That’s for sure. It’s about Oogity Boogity! Let’s read on:
The book advances well-reasoned arguments based on solid evidence about a prior problem — the origin of the cell’s information content — concerning which most scientists would concede that they know very little.
Ooooooooooh — information! Only an infinitely intelligent Designer can come up with that. Otherwise, there could be no snowflakes, crystals, or anything else with a discernible structure. We continue:
The one thing that many of these scientists think they do know for certain is that, however the cell may have originated, the process could only have involved natural (i.e., unintelligent) causes. But this conclusion is not something these scientists know from the evidence.
Hey — that’s a brilliant point! It’s stupid to look for evidence when you don’t already know that it exists. Here’s more:
For a long time, it has been the rule in evolutionary science that, if the evidence does not support a fully naturalistic theory about both the origin of life and its subsequent development, then there must be something wrong with the evidence rather than with the theory or its underlying philosophy.

# WHAT TO WORK ON
- a) Answer these questions from the book commentary:
(i) What prior problem does the book's quoted passage say most scientists would concede they know very little about?
(ii) What kind of causes do many of these scientists think the process could only have involved?
(iii) Besides snowflakes, what does the commentary list as things that could not exist otherwise?
- b) Reproduce the book commentary from "That’s for sure." up to and including "from the evidence.".
Rely only on the book commentary when answering.

# ROWS
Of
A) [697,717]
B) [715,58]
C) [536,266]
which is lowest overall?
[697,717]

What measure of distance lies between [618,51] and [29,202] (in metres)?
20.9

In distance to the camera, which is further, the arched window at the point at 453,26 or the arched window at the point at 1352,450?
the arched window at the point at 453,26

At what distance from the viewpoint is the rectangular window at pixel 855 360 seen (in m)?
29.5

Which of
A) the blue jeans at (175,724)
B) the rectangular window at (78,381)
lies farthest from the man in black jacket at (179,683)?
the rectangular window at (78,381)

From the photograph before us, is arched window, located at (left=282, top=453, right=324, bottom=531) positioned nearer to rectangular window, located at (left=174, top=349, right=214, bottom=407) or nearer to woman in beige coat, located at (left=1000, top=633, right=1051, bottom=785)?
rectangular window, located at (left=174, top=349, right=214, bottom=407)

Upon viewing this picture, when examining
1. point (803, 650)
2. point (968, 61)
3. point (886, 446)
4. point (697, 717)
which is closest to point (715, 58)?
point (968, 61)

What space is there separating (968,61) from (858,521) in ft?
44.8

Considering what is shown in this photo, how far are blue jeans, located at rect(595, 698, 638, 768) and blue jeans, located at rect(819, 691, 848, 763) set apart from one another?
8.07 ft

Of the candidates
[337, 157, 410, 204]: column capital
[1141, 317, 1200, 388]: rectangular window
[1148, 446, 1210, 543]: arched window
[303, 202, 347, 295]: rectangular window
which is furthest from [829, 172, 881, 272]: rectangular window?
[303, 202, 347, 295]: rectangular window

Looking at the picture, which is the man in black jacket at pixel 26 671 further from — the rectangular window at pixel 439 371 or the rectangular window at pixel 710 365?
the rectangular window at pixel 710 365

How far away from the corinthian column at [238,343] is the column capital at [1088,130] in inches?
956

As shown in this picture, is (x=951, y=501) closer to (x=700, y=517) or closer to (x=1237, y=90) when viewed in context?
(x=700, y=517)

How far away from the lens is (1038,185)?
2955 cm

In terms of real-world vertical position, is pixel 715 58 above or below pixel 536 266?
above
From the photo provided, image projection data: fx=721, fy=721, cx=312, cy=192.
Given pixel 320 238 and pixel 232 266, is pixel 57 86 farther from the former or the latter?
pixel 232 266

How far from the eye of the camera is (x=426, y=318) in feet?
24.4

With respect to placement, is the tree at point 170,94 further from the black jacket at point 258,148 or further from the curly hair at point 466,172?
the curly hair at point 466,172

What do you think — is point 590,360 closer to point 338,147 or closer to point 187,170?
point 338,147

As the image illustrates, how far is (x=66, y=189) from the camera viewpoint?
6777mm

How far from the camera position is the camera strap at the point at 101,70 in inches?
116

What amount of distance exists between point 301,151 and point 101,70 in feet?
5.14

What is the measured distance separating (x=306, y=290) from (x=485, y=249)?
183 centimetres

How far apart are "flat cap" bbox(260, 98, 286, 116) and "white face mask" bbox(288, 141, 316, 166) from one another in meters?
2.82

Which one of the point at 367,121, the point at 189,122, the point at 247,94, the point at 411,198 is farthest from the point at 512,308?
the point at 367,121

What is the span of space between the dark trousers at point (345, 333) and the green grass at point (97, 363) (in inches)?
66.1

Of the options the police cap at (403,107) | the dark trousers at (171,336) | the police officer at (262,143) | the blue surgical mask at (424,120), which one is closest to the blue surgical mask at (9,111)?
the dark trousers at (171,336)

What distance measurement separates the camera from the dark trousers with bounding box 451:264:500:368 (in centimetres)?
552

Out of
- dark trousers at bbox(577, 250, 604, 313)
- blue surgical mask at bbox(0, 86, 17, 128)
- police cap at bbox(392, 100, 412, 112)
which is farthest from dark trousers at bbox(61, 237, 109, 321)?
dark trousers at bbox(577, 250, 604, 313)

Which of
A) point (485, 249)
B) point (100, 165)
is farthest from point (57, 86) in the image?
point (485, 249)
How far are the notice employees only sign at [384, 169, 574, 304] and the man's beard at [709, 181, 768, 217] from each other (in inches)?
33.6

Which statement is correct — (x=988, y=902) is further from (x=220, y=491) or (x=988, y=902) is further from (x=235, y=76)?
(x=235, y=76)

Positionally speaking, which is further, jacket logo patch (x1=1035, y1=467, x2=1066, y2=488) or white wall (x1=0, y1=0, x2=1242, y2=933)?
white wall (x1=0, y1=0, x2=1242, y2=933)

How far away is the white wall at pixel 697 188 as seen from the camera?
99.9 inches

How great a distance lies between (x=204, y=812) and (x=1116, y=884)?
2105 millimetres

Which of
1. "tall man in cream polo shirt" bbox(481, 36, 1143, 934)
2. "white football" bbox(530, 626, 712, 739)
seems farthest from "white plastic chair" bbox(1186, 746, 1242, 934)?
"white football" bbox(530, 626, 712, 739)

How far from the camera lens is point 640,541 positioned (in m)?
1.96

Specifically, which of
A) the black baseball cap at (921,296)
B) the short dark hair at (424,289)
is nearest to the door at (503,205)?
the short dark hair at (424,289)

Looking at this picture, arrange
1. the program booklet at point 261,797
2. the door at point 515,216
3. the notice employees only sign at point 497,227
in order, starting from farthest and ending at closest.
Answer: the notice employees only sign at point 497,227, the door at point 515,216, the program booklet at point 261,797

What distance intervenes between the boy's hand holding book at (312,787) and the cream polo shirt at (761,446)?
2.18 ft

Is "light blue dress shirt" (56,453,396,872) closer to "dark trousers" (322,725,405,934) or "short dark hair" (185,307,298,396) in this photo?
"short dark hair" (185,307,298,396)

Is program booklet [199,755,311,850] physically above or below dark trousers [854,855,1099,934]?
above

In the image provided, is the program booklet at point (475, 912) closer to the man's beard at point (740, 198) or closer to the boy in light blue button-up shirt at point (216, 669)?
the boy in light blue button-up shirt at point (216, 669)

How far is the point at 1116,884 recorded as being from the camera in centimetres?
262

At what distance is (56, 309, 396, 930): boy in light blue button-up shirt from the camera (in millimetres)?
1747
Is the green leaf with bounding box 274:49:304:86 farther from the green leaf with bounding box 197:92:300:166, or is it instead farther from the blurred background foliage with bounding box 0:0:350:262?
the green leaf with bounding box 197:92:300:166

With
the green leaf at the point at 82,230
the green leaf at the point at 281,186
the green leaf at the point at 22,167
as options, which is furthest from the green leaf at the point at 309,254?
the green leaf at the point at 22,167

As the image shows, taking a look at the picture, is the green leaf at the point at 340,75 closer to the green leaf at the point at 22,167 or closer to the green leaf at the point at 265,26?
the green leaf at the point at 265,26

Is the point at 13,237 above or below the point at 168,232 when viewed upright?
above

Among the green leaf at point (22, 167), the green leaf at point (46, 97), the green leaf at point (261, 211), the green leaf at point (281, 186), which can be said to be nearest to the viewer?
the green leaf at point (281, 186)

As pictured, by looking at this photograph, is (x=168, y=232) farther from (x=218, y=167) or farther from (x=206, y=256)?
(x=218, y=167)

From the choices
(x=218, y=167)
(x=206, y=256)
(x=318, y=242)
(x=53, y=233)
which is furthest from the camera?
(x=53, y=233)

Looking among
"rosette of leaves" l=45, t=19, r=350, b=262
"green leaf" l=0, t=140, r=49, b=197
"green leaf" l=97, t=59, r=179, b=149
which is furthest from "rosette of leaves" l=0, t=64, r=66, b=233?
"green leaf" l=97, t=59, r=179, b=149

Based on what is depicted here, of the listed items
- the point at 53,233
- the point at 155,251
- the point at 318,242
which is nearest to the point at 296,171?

# ANSWERS TO THE EXERCISE
- a)
(i) The origin of the cell's information content.
(ii) Natural (i.e., unintelligent) causes.
(iii) Crystals, or anything else with a discernible structure.

- b)
That’s for sure. It’s about Oogity Boogity! Let’s read on:
The book advances well-reasoned arguments based on solid evidence about a prior problem — the origin of the cell’s information content — concerning which most scientists would concede that they know very little.
Ooooooooooh — information! Only an infinitely intelligent Designer can come up with that. Otherwise, there could be no snowflakes, crystals, or anything else with a discernible structure. We continue:
The one thing that many of these scientists think they do know for certain is that, however the cell may have originated, the process could only have involved natural (i.e., unintelligent) causes. But this conclusion is not something these scientists know from the evidence.